The property at 249 Duke Street East near Cameron Street has sparked complaints from residents and, at the hearing, a decision is expected to be made as to whether the property’s accommodation permit will be revoked or maintained.

Kitchener Licensing Director Helen Fylactou said the complaints included alleged drug trafficking, aggressive dogs and off-leash dogs, noise and poor maintenance of the property.

The city has 18 licensed shelters and they must apply for an annual license. The 2021 license renewal fee is $ 892. As part of this process, the City should solicit comments from neighboring properties.

Fylactou said the city receives complaints from neighbors about the Duke Street property during the renewal process as well as at other times of the year.

“It’s all year round,” she said. “We have concerns about this.”

The Duke Street property is a multi-level home with eight bedrooms and shared spaces for tenants.

The property was licensed in 2019, but had not been licensed from 2016 to 2018, Fylactou said.

The property has a long history as a shelter under other owners, she said.

Fylactou said the city is still trying to work with the owner and get compliance before going to a formal court hearing.

City officials have imposed conditions on the permit in the past after receiving complaints for the past three years.

“We need to balance the safety of home and neighborhood residents,” Fylactou said.
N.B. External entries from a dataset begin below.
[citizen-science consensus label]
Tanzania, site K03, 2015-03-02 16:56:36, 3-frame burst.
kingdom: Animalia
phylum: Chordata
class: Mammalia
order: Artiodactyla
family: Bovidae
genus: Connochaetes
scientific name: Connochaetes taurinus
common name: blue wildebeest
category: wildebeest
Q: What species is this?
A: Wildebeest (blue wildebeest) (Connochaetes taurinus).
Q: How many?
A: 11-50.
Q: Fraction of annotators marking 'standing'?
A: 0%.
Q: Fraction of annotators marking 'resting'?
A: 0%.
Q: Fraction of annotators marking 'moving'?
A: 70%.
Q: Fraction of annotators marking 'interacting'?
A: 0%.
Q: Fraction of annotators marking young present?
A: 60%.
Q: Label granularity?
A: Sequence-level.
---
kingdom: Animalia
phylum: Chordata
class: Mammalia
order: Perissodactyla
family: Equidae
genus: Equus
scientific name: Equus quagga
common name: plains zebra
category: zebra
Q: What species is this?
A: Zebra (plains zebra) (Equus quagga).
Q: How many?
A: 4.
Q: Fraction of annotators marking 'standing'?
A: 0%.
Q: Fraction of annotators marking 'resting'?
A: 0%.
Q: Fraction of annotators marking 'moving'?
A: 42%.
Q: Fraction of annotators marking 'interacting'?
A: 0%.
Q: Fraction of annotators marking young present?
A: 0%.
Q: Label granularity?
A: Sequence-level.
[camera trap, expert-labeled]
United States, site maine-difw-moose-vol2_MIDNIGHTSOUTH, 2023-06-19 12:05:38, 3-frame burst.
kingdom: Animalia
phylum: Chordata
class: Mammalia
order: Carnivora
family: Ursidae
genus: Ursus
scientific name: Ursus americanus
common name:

An authorization hearing is scheduled for July 13 and 15. The city has at least eight witnesses and the owner, who is represented by paralegal Timothy Ellis, has at least two witnesses.

Three advisers – Sarah Marsh, Christine Michaud and John Gazzola – sit on the tribunal.

The license court can decide whether the applicant obtains a license, grant a license with conditions, suspend the license or refuse it.

A court decision must be ratified by the council.